Her wallet contains photographs of all the Asian men she's slept with. She has a pact with Titus that if they are both still single at the age of 40 then they will kill each other. In 1989, she played seven minutes in heaven after switching soups on Bill Cosby.

== Political views and lifestyle ==
Lillian's bête noire is the gentrification of her neighborhood. To prevent construction of a new apartment building in her neighborhood, she handcuffs herself to a bulldozer at the construction site. The stunt fails because the way she is handcuffed to the bulldozer does not actually prevent it from being operated. However, a video of it does go viral, and she is approached by the Interborough Society for Urban Settlement and urged to run for city council. She is elected because Kimmy is the only registered voter in East Dogmouth. However, the measure is still passed because all the other city council members vote for it. To prevent a vote on approving a Big Naturals in the district, she resorts to filibustering, peeing in a bucket during it. The Big Naturals is approved, but Lillian becomes community liaison for the project.
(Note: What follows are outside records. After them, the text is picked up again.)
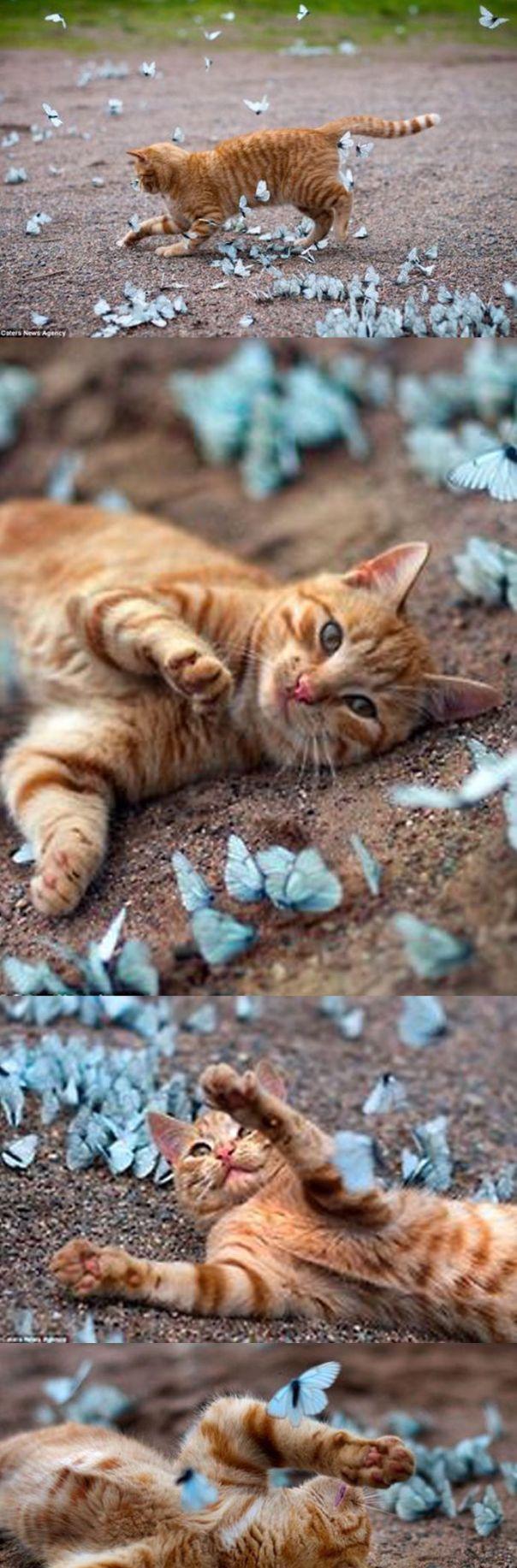 orange cat chasing paper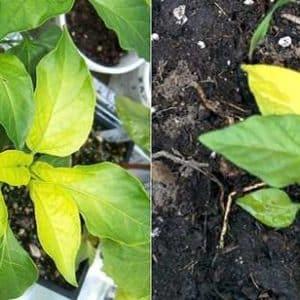 У перцев опадают листья: что делать для спасения своих посадок и предотвращения проблем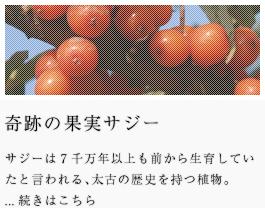奇跡の果実サジー サジーは7千万年以上も前から生育したと言われる、太古の歴史を持つ植物。
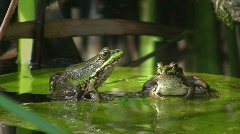 Frogs in pond (HD NTSC) Stock Footage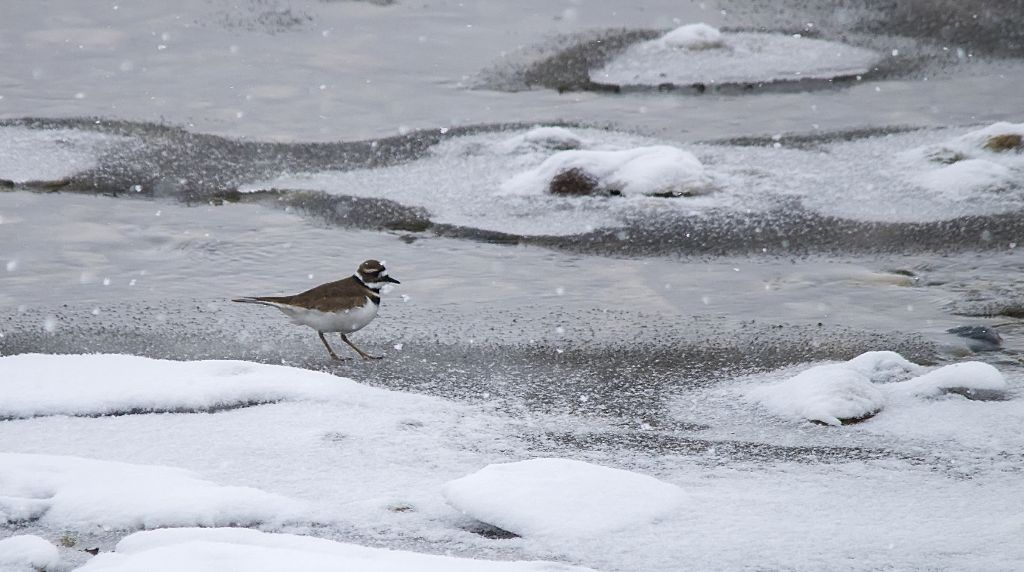 Killdeer March 31, 2014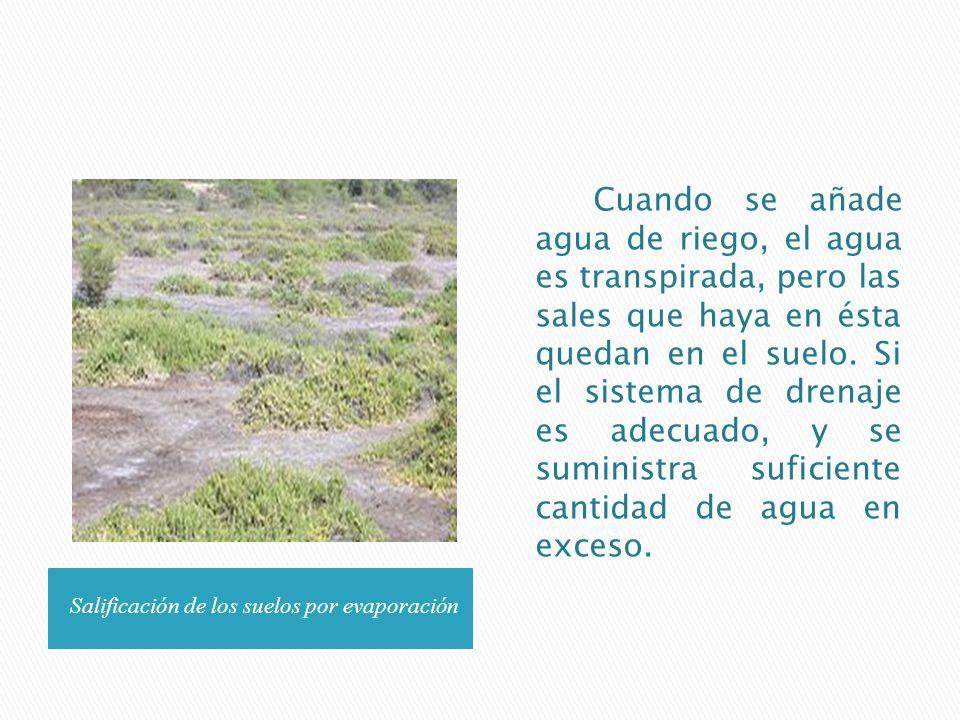 Salificación de los suelos por evaporación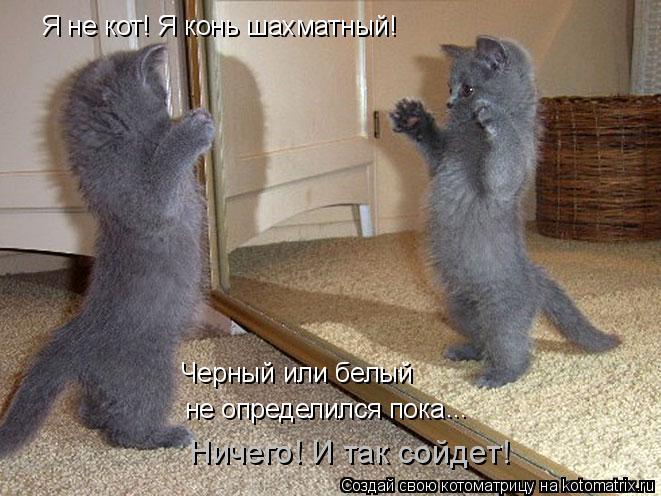 Котоматрица: Я не кот! Я конь шахматный! не определился пока Черный или белый ... Ничего! И так сойдет!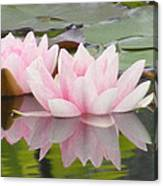 Pink Reflections Canvas Print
Back in the "old days," the longest word she knew was "friggingiuliani." She claims to have broken into the Federal Reserve Bank wearing nothing but "OPEC" written on herself in pigs' blood. There is a cop's bullet lodged in her chest. She claims that all of her possessions are things she looted in the blackout of 1977, and that she started the 2003 blackout just because she "needed a new pair of shoes." However, she later says that she likes to follow raccoons back to their nests in order to steal all the stuff they collect. She usually does not wear underwear. After the Lufthansa heist, she sanded off all her fingerprints. She has a hammer that she considers her bus pass. Al Sharpton once called her "an embarrassment to honkeydom." According to her, "yankee" is an old-fashioned term for a subway masturbator. While living in Murray Hill, she used a plastic cup with Reggie Jackson on it as a toilet. Before a sinkhole in her neighborhood was filled in, she used it as a toilet whenever she had a man over at her apartment, but only for defecating. She has the ability to tell time based on the status of her 18-hour bra (despite the fact that she claims to not buy bras). She has disposed of at least two bodies (and had fun doing so).